When I was a young boy, I listened to the stories my parents told about WWII. They both served in Europe. My Father did not see much combat but would talk of the destruction that leveled cities. My Mother was a combat nurse and saw many battles and witnessed the horror of the broken bodies of young men, as well as serving in the concentration camps when her mash unit came to help. Like most boys, I began to glamorize war, playing s with my friends with toy guns. I even tried to enlist in the army in my early twenties. I was told by the enlistment doctor that I would not make it through boot camp. I had severe hearing loss and torn knees from a motorcycle accident. I went to work at a pipeline company where most of the men were veterans. There was no glamour there. If asked about their experience, you would see the men, some with ashen faces, look at each other and remain silent. These men and women were all heroes to me because of the courage, humility, and discipline they brought to their work. There were many other wars in the 20th century. The veterans that I have met, the nightmare of those wars has affected them all. It is hard to believe that in the 21st century, war is still a way to settle differences between nations.

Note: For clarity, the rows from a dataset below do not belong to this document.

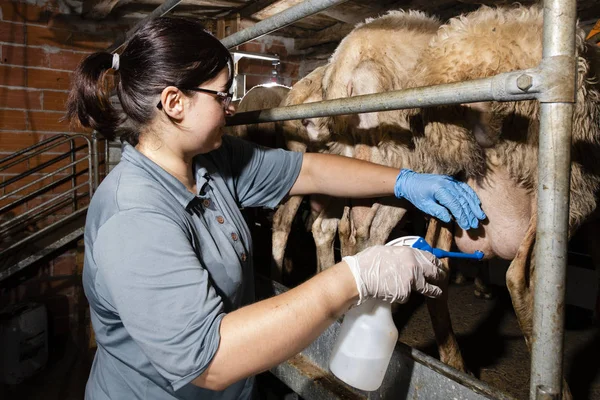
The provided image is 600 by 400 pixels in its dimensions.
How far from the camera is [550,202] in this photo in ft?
2.68

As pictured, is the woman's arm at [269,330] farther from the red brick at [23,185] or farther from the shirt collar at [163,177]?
the red brick at [23,185]

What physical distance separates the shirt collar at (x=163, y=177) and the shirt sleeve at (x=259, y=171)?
1.45 feet

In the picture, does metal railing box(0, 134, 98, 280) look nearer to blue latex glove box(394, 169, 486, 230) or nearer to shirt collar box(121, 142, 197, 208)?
shirt collar box(121, 142, 197, 208)

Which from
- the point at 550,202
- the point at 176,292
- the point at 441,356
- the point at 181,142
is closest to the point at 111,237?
the point at 176,292

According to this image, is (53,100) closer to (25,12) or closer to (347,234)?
(25,12)

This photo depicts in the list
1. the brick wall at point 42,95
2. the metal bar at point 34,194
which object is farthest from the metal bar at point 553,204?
the metal bar at point 34,194

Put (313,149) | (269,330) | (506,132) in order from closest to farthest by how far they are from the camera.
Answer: (269,330) < (506,132) < (313,149)

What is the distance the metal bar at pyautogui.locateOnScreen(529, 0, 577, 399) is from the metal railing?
3726 mm

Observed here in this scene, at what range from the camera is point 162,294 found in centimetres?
95

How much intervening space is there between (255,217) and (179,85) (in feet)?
11.1

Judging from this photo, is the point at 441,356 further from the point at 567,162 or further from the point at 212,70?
the point at 212,70

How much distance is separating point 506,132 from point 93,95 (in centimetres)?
140

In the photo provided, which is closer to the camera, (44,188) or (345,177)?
(345,177)

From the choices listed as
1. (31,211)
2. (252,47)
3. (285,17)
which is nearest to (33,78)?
(31,211)
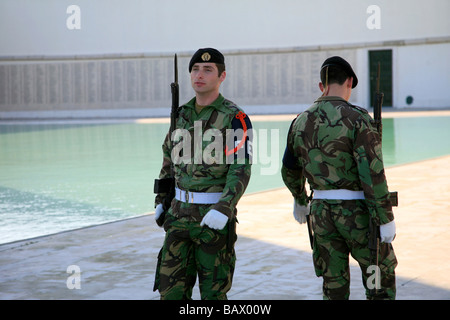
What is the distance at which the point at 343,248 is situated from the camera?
11.4 feet

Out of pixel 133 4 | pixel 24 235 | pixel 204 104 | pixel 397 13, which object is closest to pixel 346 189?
pixel 204 104

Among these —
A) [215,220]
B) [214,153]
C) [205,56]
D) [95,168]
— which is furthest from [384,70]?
[215,220]

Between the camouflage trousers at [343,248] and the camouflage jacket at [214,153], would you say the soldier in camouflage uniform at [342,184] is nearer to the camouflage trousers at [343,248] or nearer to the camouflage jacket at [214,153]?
the camouflage trousers at [343,248]

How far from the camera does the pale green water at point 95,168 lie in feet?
26.0

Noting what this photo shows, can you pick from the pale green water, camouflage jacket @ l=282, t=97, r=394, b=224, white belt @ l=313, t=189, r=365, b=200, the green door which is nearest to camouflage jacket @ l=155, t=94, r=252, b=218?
camouflage jacket @ l=282, t=97, r=394, b=224

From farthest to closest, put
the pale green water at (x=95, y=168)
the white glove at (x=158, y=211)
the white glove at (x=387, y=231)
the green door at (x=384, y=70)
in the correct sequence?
1. the green door at (x=384, y=70)
2. the pale green water at (x=95, y=168)
3. the white glove at (x=158, y=211)
4. the white glove at (x=387, y=231)

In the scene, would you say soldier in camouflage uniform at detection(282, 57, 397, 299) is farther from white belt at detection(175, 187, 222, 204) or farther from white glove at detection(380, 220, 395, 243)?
white belt at detection(175, 187, 222, 204)

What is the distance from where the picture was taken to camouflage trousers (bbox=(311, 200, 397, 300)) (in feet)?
11.1

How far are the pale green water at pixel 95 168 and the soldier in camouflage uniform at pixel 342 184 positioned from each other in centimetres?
384

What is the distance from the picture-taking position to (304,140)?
11.5 ft

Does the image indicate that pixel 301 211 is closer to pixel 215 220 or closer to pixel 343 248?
pixel 343 248

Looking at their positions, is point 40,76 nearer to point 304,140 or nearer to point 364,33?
point 364,33

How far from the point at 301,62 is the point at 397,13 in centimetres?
420

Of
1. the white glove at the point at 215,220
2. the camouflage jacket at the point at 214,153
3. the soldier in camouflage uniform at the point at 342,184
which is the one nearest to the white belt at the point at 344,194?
the soldier in camouflage uniform at the point at 342,184
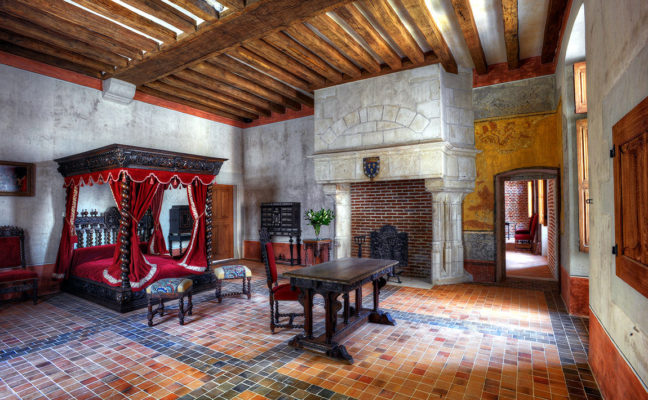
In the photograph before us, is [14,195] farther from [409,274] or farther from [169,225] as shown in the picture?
Result: [409,274]

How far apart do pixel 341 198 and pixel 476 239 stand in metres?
2.88

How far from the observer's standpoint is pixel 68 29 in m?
4.79

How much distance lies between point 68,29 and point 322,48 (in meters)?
3.65

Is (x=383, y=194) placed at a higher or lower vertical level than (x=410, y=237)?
higher

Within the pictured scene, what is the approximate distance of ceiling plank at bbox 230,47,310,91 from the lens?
226 inches

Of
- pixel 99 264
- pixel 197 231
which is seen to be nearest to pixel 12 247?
pixel 99 264

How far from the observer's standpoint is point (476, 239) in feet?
21.9

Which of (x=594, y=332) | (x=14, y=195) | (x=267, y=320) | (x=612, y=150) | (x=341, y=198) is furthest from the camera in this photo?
(x=341, y=198)

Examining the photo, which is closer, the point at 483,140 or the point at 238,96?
the point at 483,140

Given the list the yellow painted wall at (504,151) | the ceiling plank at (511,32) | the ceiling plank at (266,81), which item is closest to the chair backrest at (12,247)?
the ceiling plank at (266,81)

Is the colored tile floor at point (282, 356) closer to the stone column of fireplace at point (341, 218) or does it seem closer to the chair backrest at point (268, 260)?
the chair backrest at point (268, 260)

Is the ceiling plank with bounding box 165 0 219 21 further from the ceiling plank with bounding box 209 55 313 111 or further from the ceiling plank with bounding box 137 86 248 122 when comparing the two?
the ceiling plank with bounding box 137 86 248 122

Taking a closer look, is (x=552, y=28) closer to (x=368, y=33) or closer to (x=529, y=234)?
(x=368, y=33)

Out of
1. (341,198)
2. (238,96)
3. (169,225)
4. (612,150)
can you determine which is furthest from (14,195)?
(612,150)
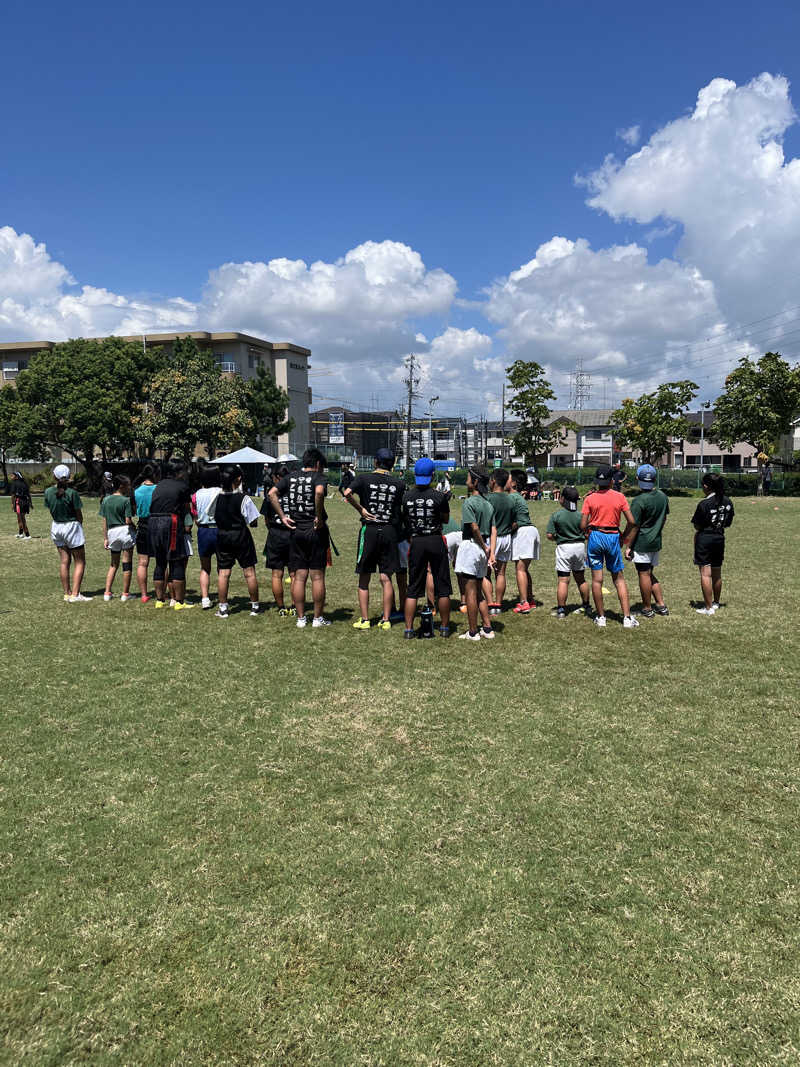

Rod Serling, famous for The Twilight Zone, was a combat veteran of WWII serving in the Philippines. Serling, a paratrooper who fought through Manila and Leyte, spent his 20th birthday on leave, recovering from the intense combat. Years later remembering that day, Serling wrote: “It was a gray morning carved out of gray clay and shadowed by fog. It was not just a time—it was a mood—the kind of mood that is part of the province of combat and never conveyed vicariously to the human being who has not lived physically with the tension, the violence, the anguish of protracted war.”
His daughter, in her book As I Knew Him: My Dad Rod Serling, wrote: “What I vividly recall is my dad having nightmares, and in the morning I would ask him what happened, and he would say he dreamed the Japanese were coming at him. So it was always present, and clearly . . . he got it off his chest in his writing."